D. In preparing an integrated resource plan, each electric utility shall systematically evaluate, and may propose:

1. Entering into short-term and long-term electric power purchase contracts;

2. Owning and operating electric power generation facilities;

3. Building new generation facilities;

4. Relying on purchases from the short term or spot markets;

5. Making investments in demand-side resources, including energy efficiency and demand-side management services;

6. Taking such other actions, as the Commission may approve, to diversify its generation supply portfolio and ensure that the electric utility is able to implement an approved plan; and

7. The methods by which the electric utility proposes to acquire the supply and demand resources identified in its proposed integrated resource plan.

E. Each integrated resource plan shall include:

1. A forecast of the quantity of electricity that will be consumed by the electric utility's retail customers in the aggregate in calendar year 2025, which forecast shall be based on actual consumption in 2007 with an average annual growth rate between 2008 and 2025 of 1.4 percent;

2. A plan to reduce the consumption of electricity by the utility's retail customers in order that the quantity of electricity consumed by the utility's retail customers in 2025 will be 19 percent less than the quantity forecasted for 2025, which forecasted quantity has been projected as provided in subdivision 1; and

3. The utility's schedule for investing in energy efficiency resources, including implementation of its energy efficiency program under § 56-585.4, and projections of how such investments will result in the utility's attainment of the reduction in consumption described in subdivision 2.

Each updated integrated resource plan shall describe (i) the electric utility's current and planned investments in energy efficiency resources, including the implementation of its energy efficiency program under § 56-585.4; (ii) the electric utility's progress in implementing its plan to achieve the consumption reduction as described in subdivision 2; and (iii) the status and effectiveness of its investments in energy efficiency resources, including each element of its energy efficiency program under § 56-585.4.

(Data listing)
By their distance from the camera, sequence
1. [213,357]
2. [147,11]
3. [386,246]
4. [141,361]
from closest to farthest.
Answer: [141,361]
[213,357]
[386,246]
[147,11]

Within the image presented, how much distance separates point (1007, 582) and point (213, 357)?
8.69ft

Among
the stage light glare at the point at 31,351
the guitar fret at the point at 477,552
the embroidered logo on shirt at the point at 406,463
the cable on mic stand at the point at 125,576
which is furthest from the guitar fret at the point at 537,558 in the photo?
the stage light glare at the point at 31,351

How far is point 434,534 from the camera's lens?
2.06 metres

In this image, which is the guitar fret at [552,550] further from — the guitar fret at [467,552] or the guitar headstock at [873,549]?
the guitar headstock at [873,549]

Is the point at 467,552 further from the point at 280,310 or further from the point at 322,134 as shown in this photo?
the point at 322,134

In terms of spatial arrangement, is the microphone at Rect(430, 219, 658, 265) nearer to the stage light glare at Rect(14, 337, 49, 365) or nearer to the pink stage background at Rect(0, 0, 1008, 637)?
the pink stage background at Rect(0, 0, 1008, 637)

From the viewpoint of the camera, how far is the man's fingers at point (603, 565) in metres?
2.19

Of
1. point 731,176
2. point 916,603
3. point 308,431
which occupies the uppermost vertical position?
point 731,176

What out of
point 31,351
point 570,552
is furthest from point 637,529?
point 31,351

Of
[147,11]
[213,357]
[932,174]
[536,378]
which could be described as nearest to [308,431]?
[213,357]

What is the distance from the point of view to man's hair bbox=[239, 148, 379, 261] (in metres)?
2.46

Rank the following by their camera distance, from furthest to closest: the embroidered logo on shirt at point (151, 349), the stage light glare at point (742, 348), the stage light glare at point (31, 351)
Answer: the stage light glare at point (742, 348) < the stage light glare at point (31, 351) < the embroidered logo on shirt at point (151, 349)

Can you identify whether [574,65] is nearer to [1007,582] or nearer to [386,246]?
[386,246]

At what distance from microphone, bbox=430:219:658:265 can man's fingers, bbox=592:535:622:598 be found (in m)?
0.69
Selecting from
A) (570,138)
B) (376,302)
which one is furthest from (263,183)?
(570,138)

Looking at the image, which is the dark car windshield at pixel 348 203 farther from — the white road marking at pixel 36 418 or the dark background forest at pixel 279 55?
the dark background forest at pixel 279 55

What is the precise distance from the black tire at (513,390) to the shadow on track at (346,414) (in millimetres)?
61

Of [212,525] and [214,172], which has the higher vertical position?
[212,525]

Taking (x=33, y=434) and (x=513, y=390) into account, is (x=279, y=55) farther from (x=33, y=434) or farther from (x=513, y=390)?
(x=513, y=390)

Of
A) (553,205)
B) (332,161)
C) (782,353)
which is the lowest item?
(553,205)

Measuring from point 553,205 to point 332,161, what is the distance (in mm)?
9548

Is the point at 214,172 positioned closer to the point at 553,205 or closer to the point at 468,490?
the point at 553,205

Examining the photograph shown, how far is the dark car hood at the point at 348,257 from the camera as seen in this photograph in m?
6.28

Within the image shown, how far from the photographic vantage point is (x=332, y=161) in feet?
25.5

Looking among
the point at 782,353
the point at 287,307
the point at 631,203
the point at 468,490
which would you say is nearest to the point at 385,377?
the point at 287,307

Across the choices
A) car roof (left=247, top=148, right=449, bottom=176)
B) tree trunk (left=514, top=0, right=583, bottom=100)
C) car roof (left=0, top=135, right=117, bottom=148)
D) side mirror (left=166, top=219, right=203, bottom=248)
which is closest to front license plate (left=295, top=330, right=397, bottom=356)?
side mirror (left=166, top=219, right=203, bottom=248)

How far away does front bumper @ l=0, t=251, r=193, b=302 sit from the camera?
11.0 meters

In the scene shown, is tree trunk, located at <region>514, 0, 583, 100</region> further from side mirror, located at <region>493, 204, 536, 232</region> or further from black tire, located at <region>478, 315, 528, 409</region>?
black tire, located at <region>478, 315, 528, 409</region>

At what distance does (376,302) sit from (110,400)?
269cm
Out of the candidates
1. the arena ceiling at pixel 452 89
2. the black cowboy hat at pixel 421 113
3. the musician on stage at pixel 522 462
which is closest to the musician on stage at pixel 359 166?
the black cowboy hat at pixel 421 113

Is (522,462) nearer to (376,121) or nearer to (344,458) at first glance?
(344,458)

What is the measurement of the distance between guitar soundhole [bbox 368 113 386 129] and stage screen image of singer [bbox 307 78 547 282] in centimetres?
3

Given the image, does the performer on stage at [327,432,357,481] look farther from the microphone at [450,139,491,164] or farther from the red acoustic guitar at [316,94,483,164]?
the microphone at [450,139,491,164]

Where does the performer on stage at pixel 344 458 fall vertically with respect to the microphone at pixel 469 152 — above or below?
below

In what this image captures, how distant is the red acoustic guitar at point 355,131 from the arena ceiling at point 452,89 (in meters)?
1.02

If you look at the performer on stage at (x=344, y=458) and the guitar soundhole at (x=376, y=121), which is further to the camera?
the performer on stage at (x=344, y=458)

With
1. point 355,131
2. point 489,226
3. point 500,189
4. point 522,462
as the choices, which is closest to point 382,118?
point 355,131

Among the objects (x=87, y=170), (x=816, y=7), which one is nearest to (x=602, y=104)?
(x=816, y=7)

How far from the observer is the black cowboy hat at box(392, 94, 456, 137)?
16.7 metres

**WRITTEN EXERCISE A**
According to the integrated resource plan provisions, what must each integrated resource plan include? List each required item.
**WRITTEN EXERCISE B**
Carry on the integrated resource plan provisions, starting after their final sentence.

**WRITTEN REPLY A**
1. A forecast of the quantity of electricity that the electric utility's retail customers will consume in the aggregate in calendar year 2025. The forecast is based on actual consumption in 2007, with an average annual growth rate of 1.4 percent between 2008 and 2025.
2. A plan to reduce consumption by the utility's retail customers so that the quantity they consume in 2025 will be 19 percent less than the forecasted quantity for 2025.
3. The utility's schedule for investing in energy efficiency resources. This includes implementation of its energy efficiency program under § 56-585.4 and projections of how those investments will result in the utility attaining the required reduction in consumption.

**WRITTEN REPLY B**
F. The Commission shall analyze and review an integrated resource plan and, after giving notice and opportunity to be heard, the Commission shall make a determination as to whether an IRP is reasonable and is in the public interest. If, after notice and hearing, the Commission determines that an electric utility is not in compliance with its approved schedule for investing in energy efficiency resources under subdivision E 3, the Commission shall order the utility to make an alternative compliance payment.  Alternative compliance payments shall be assessed at a rate of $0.03 for every kilowatt hour by which consumption of electric energy by its retail customers in such year exceeds the amount forecasted in subdivision E 2.  Alternative compliance payments collected pursuant to this section shall be paid into the Virginia Energy Efficiency and Integrated Resource Plan Compliance Fund created pursuant to subsection G.

G.  There is hereby established a special fund in the state treasury to be known as the Virginia Energy Efficiency and Integrated Resource Plan Compliance Fund (the Fund), which shall be administered by the Department of Mines, Minerals, and Energy.  The Fund shall include all alternative compliance payments collected by the Commission through its oversight of Integrated Resource Plans, pursuant to subsection F, and such moneys as may be appropriated by the General Assembly or contributed from any other source from time to time and designated for the Fund.  The Fund shall be used solely for the payment of financial incentives, including grants and low-interest loans, to persons other than utilities for the implementation of energy efficiency and conservation programs.  Unallocated moneys in the Fund in any year shall remain in the Fund and be available for allocation for grants under this section in ensuing fiscal years.